I can confirm for you that there is a person inside the machine. His name is Azman and it’s possible that he’s the chosen one? The film has an article on the Malay Wikipedia, and when I put the synopsis from that page into Google Translate it suggests that Azman finds a pair of gloves that can transform motorcycles into robot suits via nanotechnology. I can also tell you that the name stands for Man Transformable Exo-Robotic Armour, so… there’s that.

Most of the time, if you’re an English-speaking person with access to the internet, it’s easy to feel like all human knowledge is at your fingertips. It’s only when you run up against a barrier like language that you realise you are, in fact, confined. Beyond a handful of snarky reviews and blog posts comparing it to Transformers, this film remains largely outside the reach of English commentary. I can’t tell you if it’s an independent film or not. I can’t tell you if it was screened theatrically, whether it was a success, whether people liked it. I’ve failed you.

I’ve failed exoskeletons.

coolshot DS

It is possible this isn’t purely a language thing. Wikipedia has articles on other Malaysian films, so maybe Mantera‘s problem is that no one really cares about it. Maybe it’s just a terrible movie that everyone immediately forgot, and because it exists outside the Western tradition of obsessively cataloguing and discussing every piece of pulp that hits our eyeballs (this blog being a prime example) nobody cared enough to write about it – and thus, no place on the list.
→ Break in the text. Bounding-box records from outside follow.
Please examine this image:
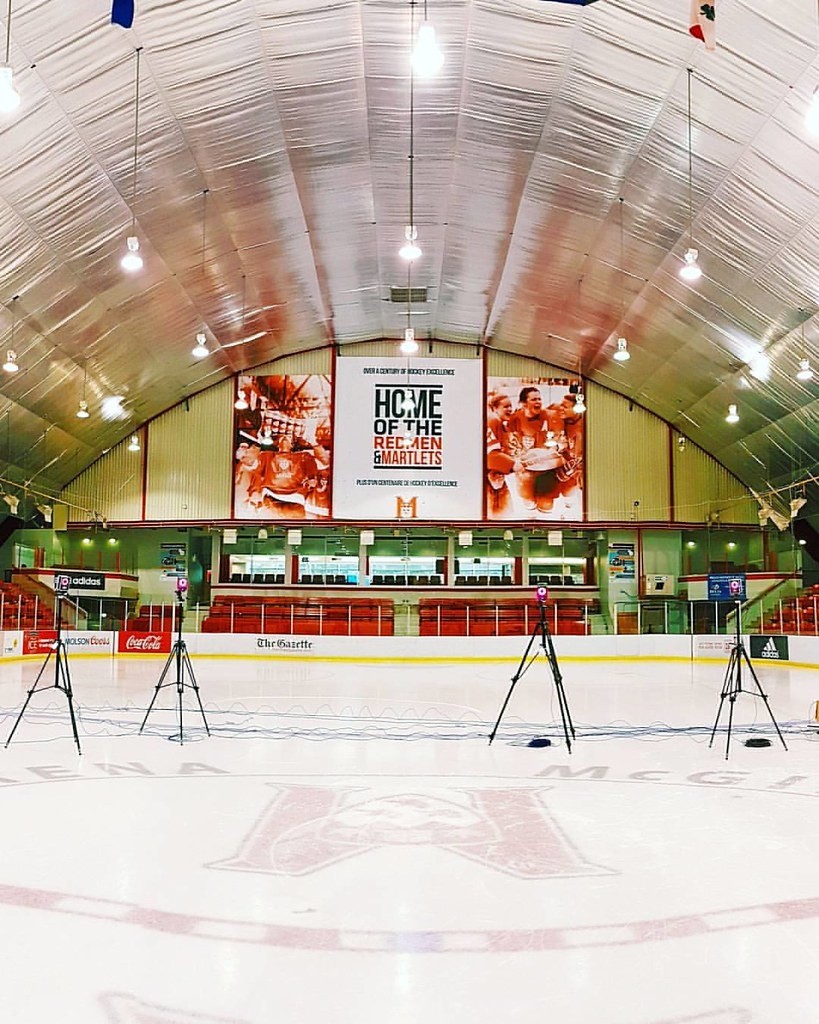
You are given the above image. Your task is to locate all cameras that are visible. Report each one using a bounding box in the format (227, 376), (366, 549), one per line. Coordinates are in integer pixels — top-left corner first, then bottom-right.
(56, 575), (71, 591)
(177, 577), (188, 591)
(537, 585), (547, 601)
(729, 579), (740, 595)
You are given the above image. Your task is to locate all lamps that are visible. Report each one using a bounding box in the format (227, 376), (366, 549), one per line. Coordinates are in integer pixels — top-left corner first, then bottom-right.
(678, 425), (687, 454)
(3, 298), (20, 375)
(399, 2), (421, 262)
(796, 310), (812, 381)
(127, 418), (138, 454)
(414, 1), (437, 50)
(107, 525), (117, 545)
(686, 530), (695, 548)
(612, 203), (631, 364)
(0, 1), (15, 112)
(77, 363), (90, 421)
(726, 529), (736, 550)
(725, 371), (738, 426)
(678, 71), (702, 284)
(399, 264), (419, 352)
(573, 356), (586, 415)
(119, 50), (144, 272)
(83, 525), (94, 546)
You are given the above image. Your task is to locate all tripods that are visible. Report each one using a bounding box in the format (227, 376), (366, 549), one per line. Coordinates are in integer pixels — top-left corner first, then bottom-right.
(488, 602), (575, 755)
(137, 592), (210, 746)
(4, 593), (82, 756)
(710, 600), (788, 761)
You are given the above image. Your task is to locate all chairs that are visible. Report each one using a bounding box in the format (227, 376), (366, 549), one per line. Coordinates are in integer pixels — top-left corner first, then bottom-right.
(229, 576), (573, 586)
I really would like to apologize again for all the editorialising in this post. Ordinarily I try to distance myself more, treat the Wikipedia page itself as gospel. The only reason I’m crossing that line now is that, at some point in the process, this actually became about the exoskeletons for me. I care about this insane fake sub-genre now; and while Wikipedia remains the most comprehensive and reliable source that I know of on the subject, I feel compelled to do a little reading outside what is independently verifiable. And I guess I figured, on a day like today, where nothing really counts and everything you hear is kinda non-canon… maybe this is a good time to talk about what I’ve found? Maybe, for just one day, I could revel in the fact that I’m not Wikipedia!
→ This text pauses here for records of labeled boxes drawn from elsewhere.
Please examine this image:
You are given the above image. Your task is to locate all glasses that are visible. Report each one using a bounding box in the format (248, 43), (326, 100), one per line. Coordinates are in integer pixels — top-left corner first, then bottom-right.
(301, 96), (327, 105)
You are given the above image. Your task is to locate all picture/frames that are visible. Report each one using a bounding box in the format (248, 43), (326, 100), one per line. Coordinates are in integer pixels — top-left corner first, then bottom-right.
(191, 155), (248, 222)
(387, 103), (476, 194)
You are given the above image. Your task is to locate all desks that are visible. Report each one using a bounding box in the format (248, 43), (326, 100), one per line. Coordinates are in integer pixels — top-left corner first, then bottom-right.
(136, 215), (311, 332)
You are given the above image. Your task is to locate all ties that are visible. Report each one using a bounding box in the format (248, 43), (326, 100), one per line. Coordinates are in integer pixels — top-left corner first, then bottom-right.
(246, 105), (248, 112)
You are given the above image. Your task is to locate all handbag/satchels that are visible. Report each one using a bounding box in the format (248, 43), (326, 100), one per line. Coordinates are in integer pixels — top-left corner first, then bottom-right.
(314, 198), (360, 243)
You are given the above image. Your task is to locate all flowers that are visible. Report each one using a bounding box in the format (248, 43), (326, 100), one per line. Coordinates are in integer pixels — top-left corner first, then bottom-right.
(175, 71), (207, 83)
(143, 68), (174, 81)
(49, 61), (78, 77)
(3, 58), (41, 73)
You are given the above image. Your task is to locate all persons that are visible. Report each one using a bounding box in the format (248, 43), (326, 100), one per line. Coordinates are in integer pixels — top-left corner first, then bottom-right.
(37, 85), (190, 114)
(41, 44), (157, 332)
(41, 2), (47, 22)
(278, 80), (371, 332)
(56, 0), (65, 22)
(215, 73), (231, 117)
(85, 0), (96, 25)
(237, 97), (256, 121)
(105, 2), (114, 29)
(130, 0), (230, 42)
Maybe I could tell you, honestly, hey, look at me now: I think Big Hero 6 and Mantera are examples of exoskeletal cinema. There I said it. No one’s gonna back me up on that. I could be wrong, or crazy, or outright lying. Who knows?! This is the internet! But I’m saying what I think is true, and if you’ve found my evidence persuasive then, hey, maybe it’s true for both of us!

Tomorrow I’ll go back to playing by the rules, honest. Just for today though, let’s hear it for the new heroes of the just-now-invented-by-me revisionist exoskeletal cinema: MANTERA and the Monster Suit. Take a bow!